▶ [Task requirements]: Repeat the stretch of records from the line containing "At what distance are" through the line containing "4. the dark trousers at (532,330)", unchanged.

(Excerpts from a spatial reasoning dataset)
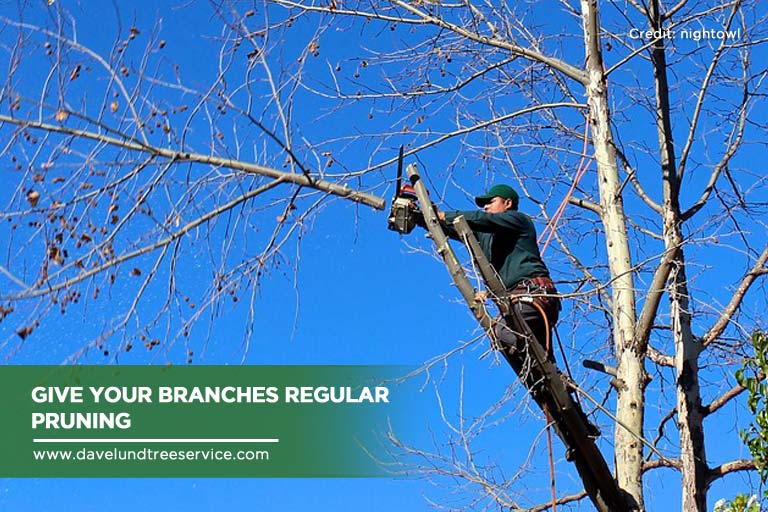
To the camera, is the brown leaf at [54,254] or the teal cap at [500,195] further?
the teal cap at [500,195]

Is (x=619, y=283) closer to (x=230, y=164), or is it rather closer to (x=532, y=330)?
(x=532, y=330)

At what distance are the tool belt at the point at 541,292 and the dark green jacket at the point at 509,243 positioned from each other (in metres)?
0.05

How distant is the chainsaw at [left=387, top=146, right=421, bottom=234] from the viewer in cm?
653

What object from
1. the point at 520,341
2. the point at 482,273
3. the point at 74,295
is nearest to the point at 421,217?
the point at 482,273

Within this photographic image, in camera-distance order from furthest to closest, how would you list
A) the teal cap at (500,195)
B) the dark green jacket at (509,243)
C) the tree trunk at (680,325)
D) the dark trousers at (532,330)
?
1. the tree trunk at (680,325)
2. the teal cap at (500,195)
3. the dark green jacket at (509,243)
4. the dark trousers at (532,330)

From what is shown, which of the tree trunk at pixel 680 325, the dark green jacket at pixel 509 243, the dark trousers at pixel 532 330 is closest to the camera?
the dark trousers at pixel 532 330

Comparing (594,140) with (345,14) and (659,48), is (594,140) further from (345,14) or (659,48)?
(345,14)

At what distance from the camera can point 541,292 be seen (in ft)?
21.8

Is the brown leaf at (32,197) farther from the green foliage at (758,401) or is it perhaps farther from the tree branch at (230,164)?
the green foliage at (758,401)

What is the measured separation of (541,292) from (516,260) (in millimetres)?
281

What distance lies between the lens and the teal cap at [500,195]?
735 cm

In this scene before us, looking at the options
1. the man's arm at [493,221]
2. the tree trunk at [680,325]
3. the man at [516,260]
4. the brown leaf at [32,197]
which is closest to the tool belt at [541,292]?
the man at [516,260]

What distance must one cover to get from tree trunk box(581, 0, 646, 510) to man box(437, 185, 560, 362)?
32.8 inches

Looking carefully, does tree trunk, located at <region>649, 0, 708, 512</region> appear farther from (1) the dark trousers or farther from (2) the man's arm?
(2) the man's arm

...

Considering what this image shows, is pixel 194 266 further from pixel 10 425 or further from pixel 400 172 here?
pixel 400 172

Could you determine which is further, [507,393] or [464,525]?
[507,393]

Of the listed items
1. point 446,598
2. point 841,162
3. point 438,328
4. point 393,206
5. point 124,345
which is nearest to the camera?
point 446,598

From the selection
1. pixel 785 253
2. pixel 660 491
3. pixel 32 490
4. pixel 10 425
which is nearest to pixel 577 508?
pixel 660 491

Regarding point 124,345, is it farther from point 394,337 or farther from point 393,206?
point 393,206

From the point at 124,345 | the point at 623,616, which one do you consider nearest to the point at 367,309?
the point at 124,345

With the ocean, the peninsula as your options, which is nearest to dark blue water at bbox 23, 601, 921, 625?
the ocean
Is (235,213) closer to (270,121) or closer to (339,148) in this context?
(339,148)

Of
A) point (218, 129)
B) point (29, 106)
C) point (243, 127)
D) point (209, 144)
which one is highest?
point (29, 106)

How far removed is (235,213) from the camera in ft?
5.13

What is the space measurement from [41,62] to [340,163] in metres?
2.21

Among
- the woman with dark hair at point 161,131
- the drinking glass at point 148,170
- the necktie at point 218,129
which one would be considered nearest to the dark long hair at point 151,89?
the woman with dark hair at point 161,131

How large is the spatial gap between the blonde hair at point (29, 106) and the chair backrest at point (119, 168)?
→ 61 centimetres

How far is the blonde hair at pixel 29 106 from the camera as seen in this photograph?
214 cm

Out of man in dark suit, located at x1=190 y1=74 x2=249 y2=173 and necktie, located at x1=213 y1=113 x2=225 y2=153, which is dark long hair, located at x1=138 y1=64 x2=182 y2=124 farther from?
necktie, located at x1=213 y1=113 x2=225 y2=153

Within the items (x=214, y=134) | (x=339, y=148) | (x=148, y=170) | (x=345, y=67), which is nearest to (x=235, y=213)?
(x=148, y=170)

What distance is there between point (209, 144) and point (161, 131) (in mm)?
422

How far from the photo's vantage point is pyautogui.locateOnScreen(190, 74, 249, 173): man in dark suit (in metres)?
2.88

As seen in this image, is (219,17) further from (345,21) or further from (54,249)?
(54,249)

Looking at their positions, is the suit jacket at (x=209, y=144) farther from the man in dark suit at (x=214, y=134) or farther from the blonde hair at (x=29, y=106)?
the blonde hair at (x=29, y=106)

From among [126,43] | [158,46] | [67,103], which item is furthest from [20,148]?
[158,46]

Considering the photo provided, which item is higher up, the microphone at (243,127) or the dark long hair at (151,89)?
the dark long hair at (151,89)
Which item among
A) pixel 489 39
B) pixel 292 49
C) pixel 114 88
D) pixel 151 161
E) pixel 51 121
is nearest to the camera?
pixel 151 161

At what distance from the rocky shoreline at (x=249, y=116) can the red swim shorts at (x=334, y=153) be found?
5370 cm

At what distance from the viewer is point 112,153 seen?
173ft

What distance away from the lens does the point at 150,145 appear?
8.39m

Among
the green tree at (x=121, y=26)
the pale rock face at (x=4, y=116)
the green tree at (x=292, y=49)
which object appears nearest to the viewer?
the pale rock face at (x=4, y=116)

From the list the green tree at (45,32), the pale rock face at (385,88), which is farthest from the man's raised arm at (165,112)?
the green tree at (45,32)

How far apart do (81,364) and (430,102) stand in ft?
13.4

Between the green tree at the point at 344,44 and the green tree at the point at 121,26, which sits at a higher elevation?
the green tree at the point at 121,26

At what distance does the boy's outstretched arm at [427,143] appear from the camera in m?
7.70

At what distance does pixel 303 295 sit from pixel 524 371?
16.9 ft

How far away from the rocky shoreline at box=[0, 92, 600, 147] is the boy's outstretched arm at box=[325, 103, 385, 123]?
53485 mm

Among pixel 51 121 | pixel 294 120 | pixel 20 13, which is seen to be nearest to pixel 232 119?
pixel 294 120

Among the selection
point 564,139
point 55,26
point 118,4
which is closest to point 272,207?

▶ [Exercise solution]:
At what distance are the tool belt at the point at 541,292 and the dark green jacket at the point at 509,243 positioned from each other (in metres)?
0.05

How distant is the chainsaw at [left=387, top=146, right=421, bottom=234] from the viewer in cm?
653

What object from
1. the point at 520,341
2. the point at 482,273
3. the point at 74,295
is nearest to the point at 421,217?
the point at 482,273

Within this photographic image, in camera-distance order from furthest to closest, how would you list
A) the teal cap at (500,195)
B) the dark green jacket at (509,243)
C) the tree trunk at (680,325)
D) the dark trousers at (532,330)
?
1. the tree trunk at (680,325)
2. the teal cap at (500,195)
3. the dark green jacket at (509,243)
4. the dark trousers at (532,330)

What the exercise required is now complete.